Capella delivers notifications for these alerts to you by:

Display Name Resource Conditions Description Related Documentation

Rate Limit Events

Language Model

Critical: At least 1 new rate limit event detected in the past 1 hour.

Rate limiting has been triggered on your cluster. This indicates that requests are being throttled due to exceeding rate limits. Please review your request patterns and consider optimizing your queries or upgrading your cluster resources to handle the increased load. If you have further queries or assistance required and Technical Support is included in your chosen cluster plan, you can create a support ticket by clicking on the Create Support Ticket button.

Embedding Service Failure

Language Model

Critical: At least 1 new embedding service failure detected in the past 1 hour.

Embedding service has experienced failures. This indicates failures in generating embeddings from the embedding service. Please check the embedding service status and logs for details. Verify that the service is properly configured and accessible. If you have further queries or assistance required and Technical Support is included in your chosen cluster plan, you can create a support ticket by clicking on the Create Support Ticket button.

Embedding Write Failures High

Language Model

Warning: Embedding write failure rate has exceeded 1% over the past 5 minutes.

This indicates issues with writing embeddings to source documents. Please reach out to support to help address the issue.
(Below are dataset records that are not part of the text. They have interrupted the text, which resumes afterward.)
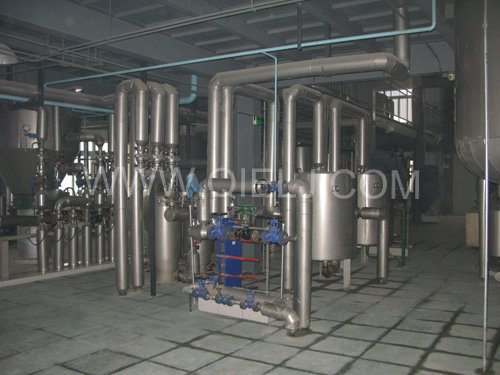 脫臭餾出物生產(chǎn)維生素E，甾醇，日產(chǎn)出0.1-10噸(圖1)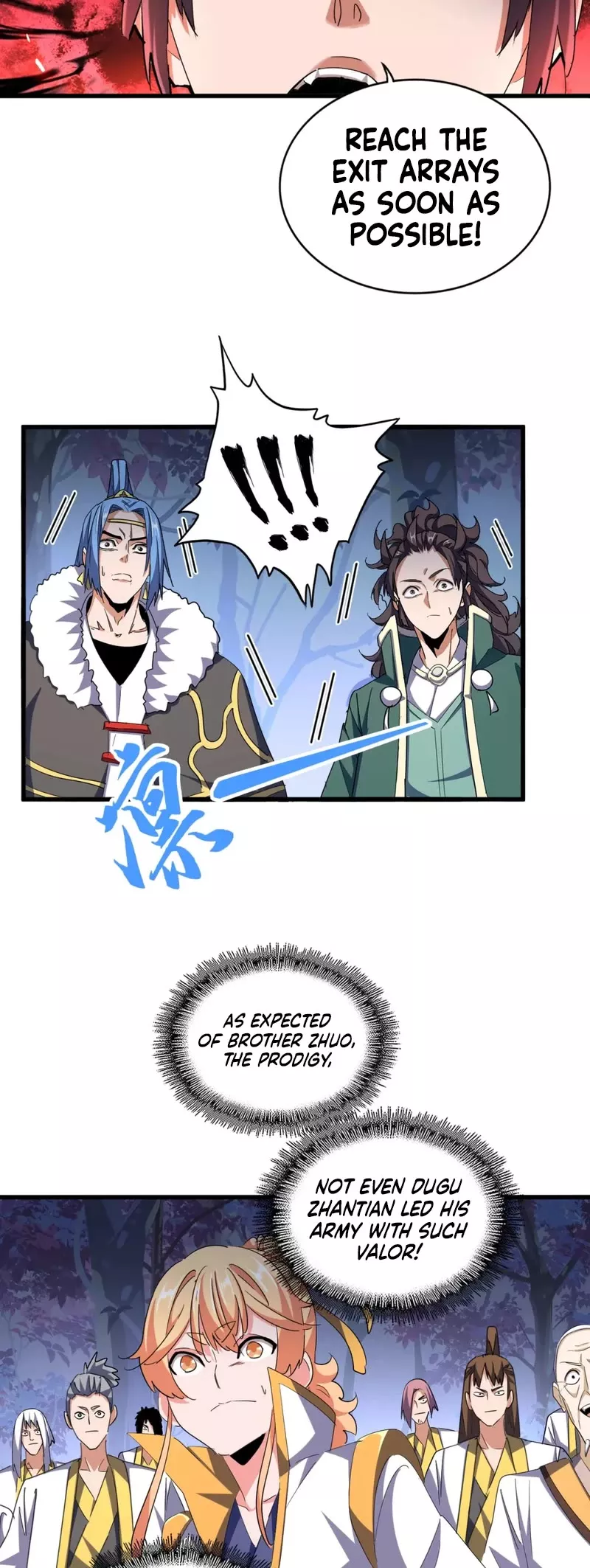 Magic Emperor, chapter 333, image 12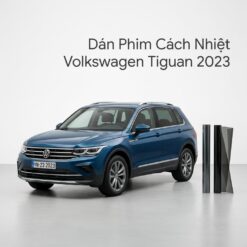 Dán Phim Cách Nhiệt Volkswagen Tiguan 2023 Chính Hãng Uy Tín TPHCM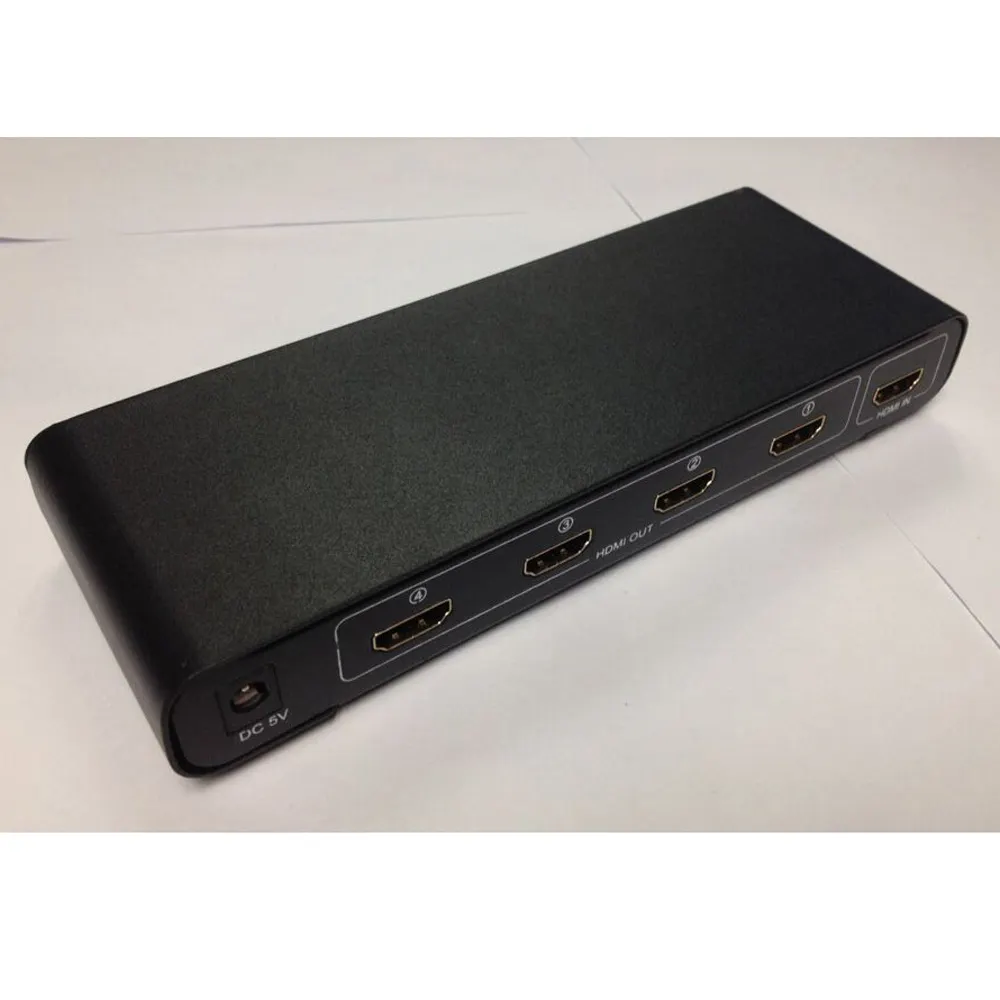 HDMI Splitter 1*4 Support Full HD 1080P 3D HDMI Splitter 1 To 4 Black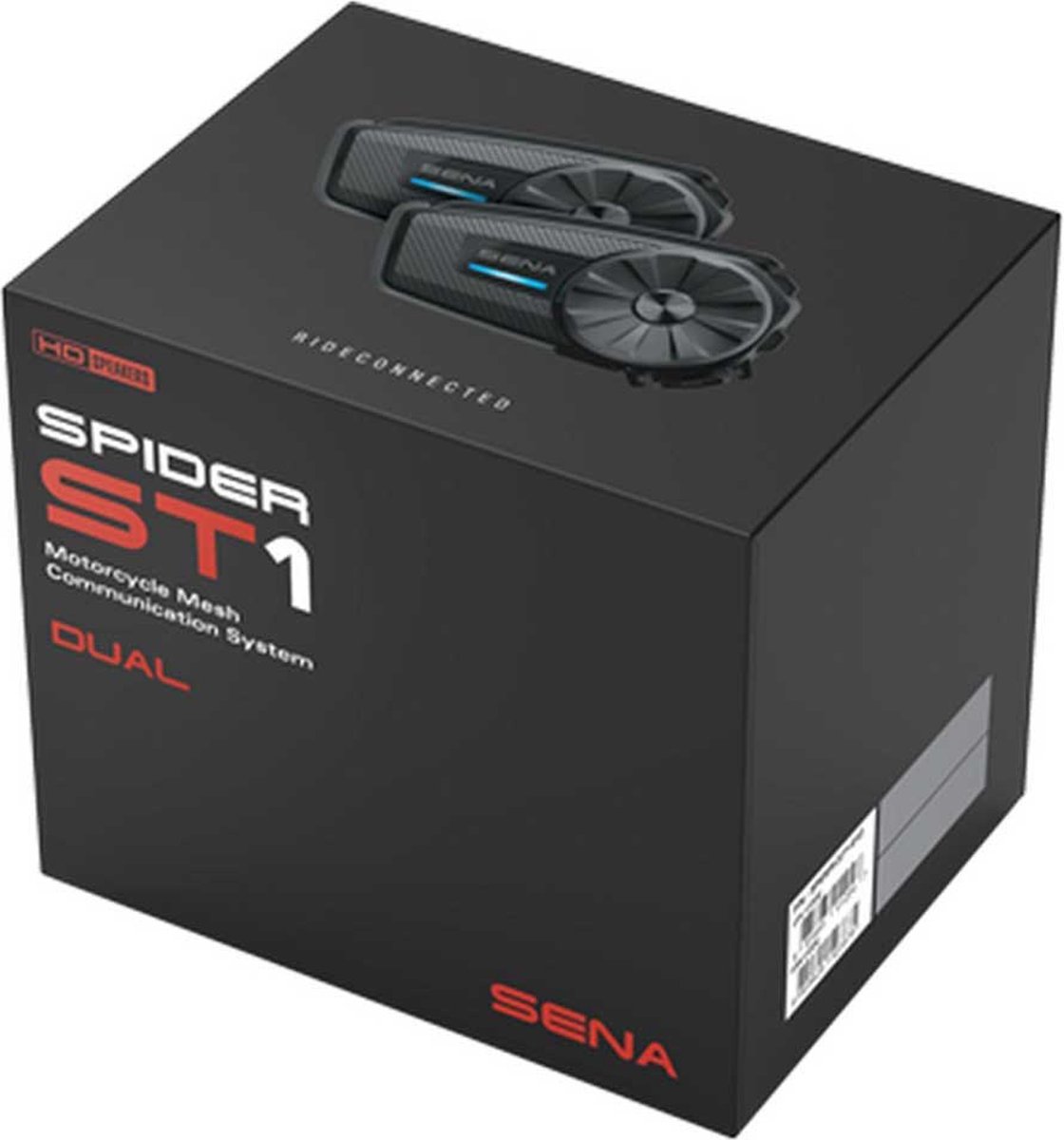 Sena Spider ST1 Dual Bluetooth Communicatiesysteem - Maat -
A node is reporting that the AI gateway service is down and requires immediate attention.

Language Model

Critical: A node is reporting that the AI gateway service is down and requires immediate attention.

A node is reporting that the AI gateway service is down and requires immediate attention. Please reach out to support to help address the issue.

AI Service Instances CPU Usage

Language Model

Critical: At least 1 AI service is experiencing critical CPU usage.

Warning: At least 1 AI service is experiencing high CPU usage.

Please review your AI service and consider scaling your resources to handle the increased load. Contact Support if you experience a critical impact.

Capella Model Services AI Gateway is observing query failures

Language Model

Warning: The Couchbase Model Service Gateway is observing a high number of query failures, breaching the threshold of over 50 within an hour.

We’ve detected a potential issue affecting usage of one of your Language Model Services. Please check your queries to identify the cause of these failures. Contact Support if you experience a critical impact.

Couchbase Model Service AI Gateway Queue Size Exceeded

Language Model

Critical: The Couchbase Model Service Gateway queue size has exceeded 50,000 within a 5-minute period.

We’ve detected that the AI Gateway queue size has grown beyond normal capacity, which may indicate performance issues or high load. Please review your AI Gateway workload and consider scaling your resources. Contact Support if you experience a critical impact.

Capella AI Functions failed invocations

Cluster

Warning: The Couchbase AI Functions Service is observing a high number of failed invocations, breaching the threshold of more than three failures within 5 minutes.

We have detected a potential issue affecting one of your AI Functions, making it unavailable. Please check your functions or create a new AI Function. Contact Support if you experience a critical impact.

Capella AI Workflow Service File Processing Failures

Cluster

Warning: The Couchbase AI Workflow Service is experiencing a high number of file processing failures, breaching the threshold of more than 1% within a 5-minute period.

We have detected a potential issue affecting your AI Workflow Service file processing operations. Please review your workflows to identify the cause of these failures. Contact Support if you experience a critical impact.

A node is reporting that the Vulcan service is down and requires immediate attention

Cluster

Critical: A node is reporting that the Vulcan service is down and requires immediate attention.

A node is reporting that the Vulcan service is down and requires immediate attention. Please reach out to support to help address the issue.